Uma explicação plausível seria a alta competitividade das corridas para as Câmaras Baixas. Seus postulantes disputam palmo a palmo a colcha de retalhos de redutos, em alguns casos com candidatos do mesmo partido se acotovelando. Rennó afirma, no entanto, que a discrepância estaria menos no excesso de competição dos cargos proporcionais - pois as disputas ao Senado, defende, também são acirradas, envolvem todo o Estado e uma rede de financiadores maior. A razão estaria na duração dos mandatos, mais longos, de oito anos, que distanciariam os senadores do eleitor.

Seja como for, isso mostra que há algo a mais do que a influência das regras eleitorais de um modelo proporcional de lista aberta - o que abre margem a outros fatores. O acúmulo de cargos em jogo é um deles. No Reino Unido, por exemplo, pesquisas indicam que o cidadão britânico lembra mais em quem votou do que os eleitores dos Estados Unidos, que utilizam o mesmo sistema, o majoritário. A diferença estaria no fato de os americanos escolherem bem mais candidatos, por vezes, do presidente da República até o xerife da comunidade. Seria uma situação parecida com a do Brasil.

Por isso, o descasamento das eleições geralmente é cogitado como solução para realçar um cargo de menor destaque. Rennó considera um equívoco, pela consistência que as eleições casadas dão ao sistema político, de modo a vertebrá-lo e facilitar a governabilidade.

É a mesma posição do deputado estadual Rui Falcão (PT-SP), que se diz a favor de uma concentração ainda maior de disputas, por meio de eleições gerais que incluíssem os cargos municipais, de prefeito e vereador. Falcão lembra que esta proposta, de emenda constitucional, e que tem como autor o deputado federal Carlos Zarattini (PT-SP), está em tramitação no Congresso. Faz parte do pacote de itens da reforma política defendida por seu partido, que prevê ainda a mudança para o sistema de lista fechada e o financiamento público de campanha.

"O descasamento das eleições não é a solução. A gente discute desprovinciando o debate. O direito de antena também é importante. É preciso que a lei estabeleça um espaço maior no rádio e na TV, além do tempo reservado hoje para a propaganda partidária e eleitoral. Para que a política vire uma atividade rotineira ao longo do ano", afirma.

Rui Falcão, no entanto, considera que há particularidades que estão na raiz da desvalorização do cargo de deputado estadual.

Em primeiro lugar, a perda de uma série de competências das Assembleias Legislativas, a partir da Constituição de 1988, e que atingiu áreas como transporte, habitação e segurança. Um exemplo é a fixação do limite para a maioridade penal.
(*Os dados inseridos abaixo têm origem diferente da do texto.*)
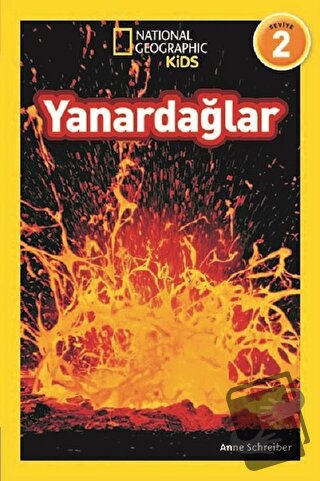 Yanardağlar (Seviye 2) - Anne Schreiber - Beta Kids - Fiyatı - Yorumla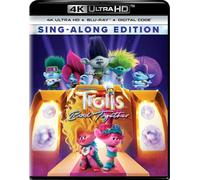 Trolls Band Together [Blu-Ray] [Region Free] (IMPORT) (Nessuna versione italiana)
Enquanto nos Estados Unidos cada unidade da Federação tem sua legislação; no Brasil, o assunto é prerrogativa do Congresso Nacional.

Em segundo lugar, o deputado cita uma espécie de hiperpresidencialismo, que leva a imensa maioria das Assembleias Legislativas a padecer de um governismo crônico, em que não há espaço para a oposição. Nem mesmo para a situação.

Falcão é defensor de uma proposta de emenda constitucional que busca a recuperação dessas competências perdidas pelas Assembleias. Mas lamenta que, devido ao poder dos governadores, os deputados abrem mão até de prerrogativas existentes. É o caso da resistência à derrubada de vetos.

"Os deputados querem legislar, mas não têm autonomia. A maior parte dos projetos é vetada pelo governador. É uma base servil", diz.

Em terceiro lugar, e consequência dos anteriores, as Assembleias teriam ficado muito previsíveis - o que tira o interesse da imprensa.

O fato de ter suas funções reduzidas reforça a tendência do cargo em ser um degrau inicial da escada política no Brasil. Um dos reflexos pode estar no perfil ocupacional dos deputados estaduais comparado ao dos federais. Segundo levantamento feito pelo Valor, entre os eleitos nos dois últimos pleitos, há 75% menos metalúrgicos e 63% menos industriais nas Assembleias do que na Câmara. Por outro lado, nas casas estaduais, há mais servidores públicos municipais (220%) e estaduais (121%) - ofícios de caráter regionalizado. A força de corporações, como a dos policiais e professores, que poderiam levar à Assembleia reivindicações profissionais, como aumento de salário, não se verifica.